Wednesday, January 9, 2013

Installing Oracle RAC When SSH Is Listening On A Non-Default Port

It's not uncommon to see server environments where ssh is configured to listen on a non-default port (other than port 22). Though this has no consequence when installing a single instance Oracle DB.For clusterware or RAC installation this would make the OUI and runcluvfy to fail on the user equivalence if minor configuration changes are not made.
When ssh is running on a non-default port to ssh from one server to another the port must be specified, similar to
ssh -p 2020 remotehost
or an alias could be setup with ssh name and value with port such
alias ssh='ssh -p 2020'
and then simply use ssh remotehost.
It's even possible to create user equivalency manually for grid or oracle user using /usr/sbin/ssh-keygen and get pass-phraseless ssh access among the nodes considered for cluster installation by specifying the ssh port. However the sshUserSetup.sh script will fail as it tries create user equivalency as it uses /usr/bin/ssh in the script (without port) and this results in it being unable to copy the generated keys to nodes listed.
The user may be prompted for a password here since the script would be running SSH on host DB-01.
ssh: connect to host DB-01 port 22: Connection refused
Done with creating .ssh directory and setting permissions on remote host DB-01.
Creating .ssh directory and setting permissions on remote host DB-02
THE SCRIPT WOULD ALSO BE REVOKING WRITE PERMISSIONS FOR group AND others ON THE HOME DIRECTORY FOR grid. THIS IS AN SSH REQUIREMENT.
The script would create ~grid/.ssh/config file on remote host DB-02. If a config file exists already at ~grid/.ssh/config, it would be backed up to ~grid/.ssh/config.backup.
The user may be prompted for a password here since the script would be running SSH on host DB-02.
ssh: connect to host DB-02 port 22: Connection refused
Done with creating .ssh directory and setting permissions on remote host DB-02.
Copying local host public key to the remote host DB-01
The user may be prompted for a password or passphrase here since the script would be using SCP for host DB-01.
ssh: connect to host DB-01 port 22: Connection refused
lost connection
Done copying local host public key to the remote host DB-01
Copying local host public key to the remote host DB-02
The user may be prompted for a password or passphrase here since the script would be using SCP for host DB-02.
ssh: connect to host DB-02 port 22: Connection refused
lost connection
Done copying local host public key to the remote host DB-02
ssh: connect to host DB-01 port 22: Connection refused
ssh: connect to host DB-02 port 22: Connection refused
SSH setup is complete.
As mentioned earlier it's possible to manually create the user equivalency or even edit the script. But this will not make runcluvfy.sh or OUI pass the user equivalency test.
OUI failing even after creating user equivalency manually.

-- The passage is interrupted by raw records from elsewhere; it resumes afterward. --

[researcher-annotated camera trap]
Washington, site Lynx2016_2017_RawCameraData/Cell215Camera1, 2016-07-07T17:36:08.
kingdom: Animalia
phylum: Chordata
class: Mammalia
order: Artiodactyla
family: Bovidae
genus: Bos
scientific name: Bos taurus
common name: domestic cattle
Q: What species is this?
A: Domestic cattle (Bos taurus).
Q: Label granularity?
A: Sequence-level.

Running runcluvfy.sh will fail with
Checking user equivalence...
PRVF-4007 : User equivalence check failed for user "grid"
Check failed on nodes:
DB-01,DB-02
Alias on ssh as mentioned earlier is no use as these use the full path "/usr/bin/ssh" thus alias seem to get ignored. One of the other workaround tried was to create a script name ssh and call the original ssh executable with port and whatever parameter passed on to it.
cd /usr/bin
mv ssh sshi
and then create an file called ssh in /usr/bin with following text, assuming ssh runs on port 2020
/usr/bin/sshi -p 2020 $*
This managed to get the runcluvfy.sh working for local node but still failed checking pre-reqs on the remote node and didn't go into detail investigation into why it failed.
Finally raised an SR asking if it's possible to install Oracle RAC when ssh is listening on a non-default port and if so how to get runcluvfy.sh to pass the user equivalence.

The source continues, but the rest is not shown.